Quick note: In this section, I’m going to use “high-risk” as a shorthand for “situations without do-overs” and “situations with expensive do-overs.”
What happens when the website economic model is applied to a high-risk situation? Let’s pick an example completely at random: you are writing an app for reporting Iowa Caucus results. What steps will you take to write, test, and validate the app?
First, the engineering logistics: you must write both an Android app and an iPhone app. Reporting is a central requirement, so a server is necessary. The convoluted caucus rules must be coded into both the client and the server. The system must report results to an end-user; this is yet another interface that you must code. The Democratic Party probably has validation and reporting requirements that you must write into the app. Also, it’d be really bad if the server went down during the caucus, so you need to write some kind of observability into the system.
Next, how would you validate the app? One option is user testing. You would show hypothetical images of the app to potential users and ask them questions like, “What do you think this screen allows you to do?” and “If you wanted to accomplish $a_thing, what would you tap?”. Design always requires iteration, so you can expect several rounds of user testing before your mockups reflect a high-quality app. Big companies often perform several rounds of testing before implementing large features. Sometimes they cancel features based on this feedback, before they ever write a line of code. User testing is cheap. How hard is it to find 5 people to answer questions for 15 minutes for a $5 gift card? The only trick is finding users that are representative of Iowa Caucus volunteers.
Next, you need to verify the end-to-end experience: The app must be installed and set up. The Democratic Party must understand how to retrieve the results. A backup plan will be required in case the app fails. A good test might involve holding a “practice caucus” where a few Iowa Democratic Party operatives download the app and report results on a given date. This can uncover systemic problems or help set expectations. This could also be done in stages as parts of the product are implemented.
Next, the Internet is filled with bad actors. For instance, Russian groups famously ran a disinformation campaign across social media sites like Facebook, Reddit, and Twitter. You will need to ensure that they cannot interfere with the caucus.

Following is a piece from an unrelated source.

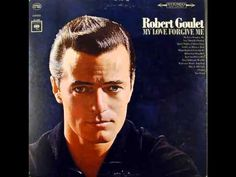 Robert Goulet - My love, forgive me (amore, scusami)
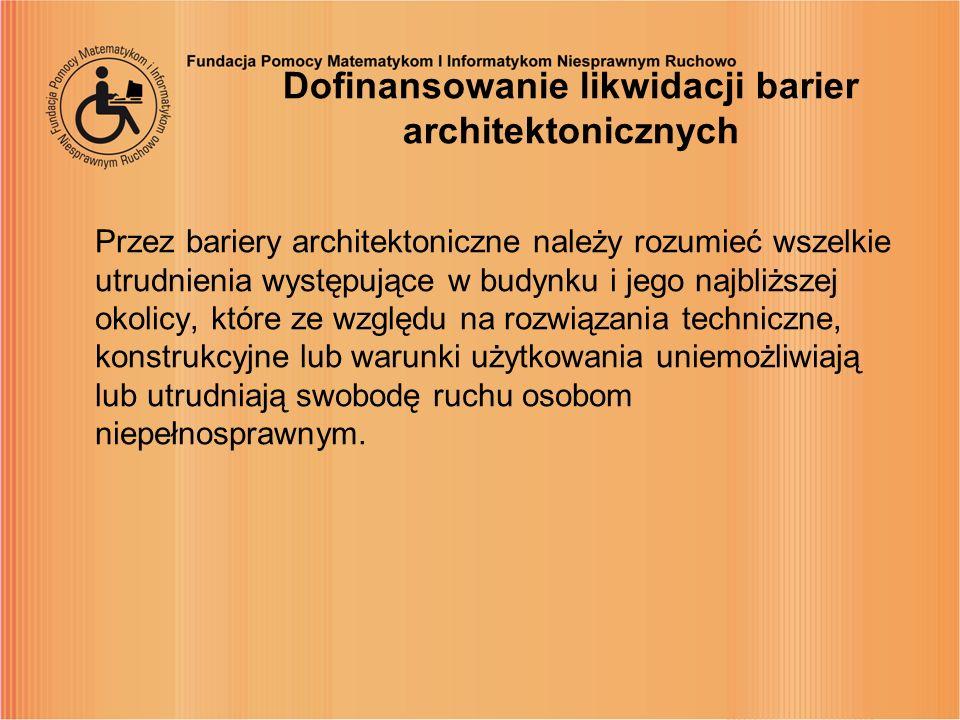 Dofinansowanie likwidacji barier architektonicznych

Can you verify that the results you receive are from Iowa caucusgoers? Also, the Internet is filled with people who will lie and cause damage just for the lulz. Can it withstand Denial of Service attacks? If it can’t, do you have a fallback plan? Who is responsible for declaring the fallback plan is in action and communicates that to the caucuses? What happens if individuals hack into the accounts of caucusgoers? If there are not security experts within the company, it’s plausible that an app that runs a caucus or election should undergo a full third-party security review.
Next, how do you ensure that there isn’t a bug in the software that misreports or misaggregates the results? Relatedly, the Democratic Party should also be suspicious of you: can the Democratic Party be confident of the results even if your company has a bad actor? The results should be auditable with paper backups.
Ok, let’s stop enumerating issues. You will require a lot of time and resources to validate that this working.
The maker of the Iowa Caucus app was given $60,000 and 2 months. They had four engineers. $60k doesn’t cover salary and benefits for four engineers for two months, especially on top of any business expenses. Money cannot be traded for time. There is little or no outside help.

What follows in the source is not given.